# dhcpd.conf



## hruodr (Dec 7, 2018)

Is there a reason, why no dhcpd.con is in /usr/local/etc/dhcpd.conf?


----------



## SirDice (Dec 7, 2018)

Yes, you have to create it, there's simply no "default" configuration.


----------



## ShelLuser (Dec 7, 2018)

`pkg info -lx dhcp | less`, you'll probably notice dhcpd.conf.sample, copy, edit and you're done.


----------



## hruodr (Dec 7, 2018)

Well, there was a lapsus. The "no" in my question must be "now". 
I wantet to ask, why it moved from /etc/dhcpd.conf to /usr/local/etc/dhcpd.conf.

This is also the reason why the question was under "Installing and Upgrading".


----------



## tingo (Dec 8, 2018)

Everything installed as third party (you know, not part of the base os) goes under the /usr/local/* prefix on FreeBSD.


----------



## SirDice (Dec 10, 2018)

— RECORDED INFORMATION —
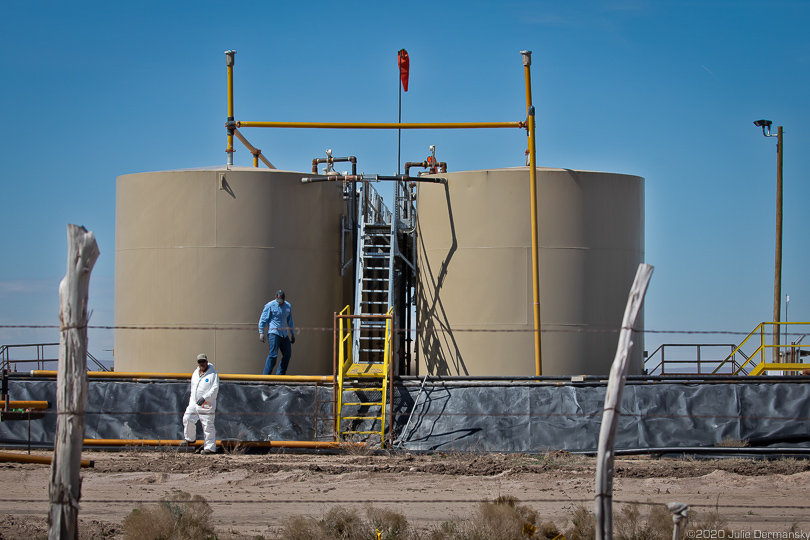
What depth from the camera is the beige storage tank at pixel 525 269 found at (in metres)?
17.8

— OBJECTIVE 1 —
Name every distinct username that posts in the dhcpd.conf thread.
— OBJECTIVE 2 —
Copy out the stretch of the dhcpd.conf thread from "Everything installed as" through "(Dec 10, 2018)".
Use only the dhcpd.conf thread, not the data.

— EXERCISE SOLUTION 1 —
hruodr, SirDice, ShelLuser, tingo

— EXERCISE SOLUTION 2 —
Everything installed as third party (you know, not part of the base os) goes under the /usr/local/* prefix on FreeBSD.


----------



## SirDice (Dec 10, 2018)